11. Schäden, die durch unsachgemäße Lagerung und durch unsachgemäßen Einbau auftreten sind vom Unternehmer nicht zu vertreten. In diesem Zusammenhang wird der Besteller insbesondere darauf hingewiesen, daß eine Lagerung und Verwendung bei einer Luftfeuchtigkeit unter 45% und über 75% bei Türen zu Schäden führen kann, die von uns nicht zu vertreten sind, auch keinen Reklamationsgrund darstellen. Für Angaben in Preislisten, Angeboten und Auftragsbestätigungen hinsichtlich Materialstärken, Beschaffenheit und Meßtoleranzen gelten die Handelsbräuche der Türenhersteller. 12. Erfüllungsort ist unsere Betriebsstätte in Langenzenn. Gerichtsstand für alle sich aus der Geschäftsbeziehung zwischen den Parteien ergebenden Streitigkeiten ist das Amtsgericht Fürth bzw. das Landgericht Nürnberg- Fürth.

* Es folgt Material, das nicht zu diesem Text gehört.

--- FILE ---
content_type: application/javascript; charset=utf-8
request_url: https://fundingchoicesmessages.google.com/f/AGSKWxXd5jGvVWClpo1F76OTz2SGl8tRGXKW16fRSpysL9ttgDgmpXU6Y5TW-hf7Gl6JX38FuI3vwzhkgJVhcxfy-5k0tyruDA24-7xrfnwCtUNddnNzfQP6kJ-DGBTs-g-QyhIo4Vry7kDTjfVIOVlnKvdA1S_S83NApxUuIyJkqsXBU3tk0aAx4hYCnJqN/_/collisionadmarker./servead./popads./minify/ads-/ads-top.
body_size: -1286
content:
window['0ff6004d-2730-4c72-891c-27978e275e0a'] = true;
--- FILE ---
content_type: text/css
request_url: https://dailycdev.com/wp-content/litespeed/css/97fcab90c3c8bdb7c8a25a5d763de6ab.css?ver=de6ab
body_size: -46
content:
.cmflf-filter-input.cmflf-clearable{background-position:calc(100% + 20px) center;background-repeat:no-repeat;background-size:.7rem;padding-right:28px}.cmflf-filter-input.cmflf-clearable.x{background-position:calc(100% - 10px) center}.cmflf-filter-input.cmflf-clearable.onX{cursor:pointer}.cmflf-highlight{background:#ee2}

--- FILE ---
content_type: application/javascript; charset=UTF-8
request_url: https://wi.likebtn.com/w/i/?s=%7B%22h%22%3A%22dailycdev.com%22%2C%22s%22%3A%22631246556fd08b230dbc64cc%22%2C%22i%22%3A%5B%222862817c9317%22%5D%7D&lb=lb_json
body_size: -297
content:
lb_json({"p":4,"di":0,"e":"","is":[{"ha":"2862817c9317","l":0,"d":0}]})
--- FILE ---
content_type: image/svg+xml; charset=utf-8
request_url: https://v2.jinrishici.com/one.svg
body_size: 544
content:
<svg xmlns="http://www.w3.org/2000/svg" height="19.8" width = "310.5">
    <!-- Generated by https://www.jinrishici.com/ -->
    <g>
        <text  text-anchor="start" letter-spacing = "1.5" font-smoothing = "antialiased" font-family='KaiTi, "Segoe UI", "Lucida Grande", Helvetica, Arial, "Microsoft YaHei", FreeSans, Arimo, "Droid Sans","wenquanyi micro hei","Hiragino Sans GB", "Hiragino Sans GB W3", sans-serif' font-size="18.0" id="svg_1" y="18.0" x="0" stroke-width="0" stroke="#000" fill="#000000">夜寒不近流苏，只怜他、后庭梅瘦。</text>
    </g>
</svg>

13. Die Unwirksamkeit einzelner Bestimmungen berührt die Wirksamkeit der übrigen Bestimmungen nicht. Die unwirksame Bestimmung gilt als durch eine wirtschaftlich gleichwertige Bestimmung ersetzt. Für alle Angebote und Verträge gelten unsere vorstehenden Allgemeinen Vertrags-, Liefer- und Zahlungsbedingungen.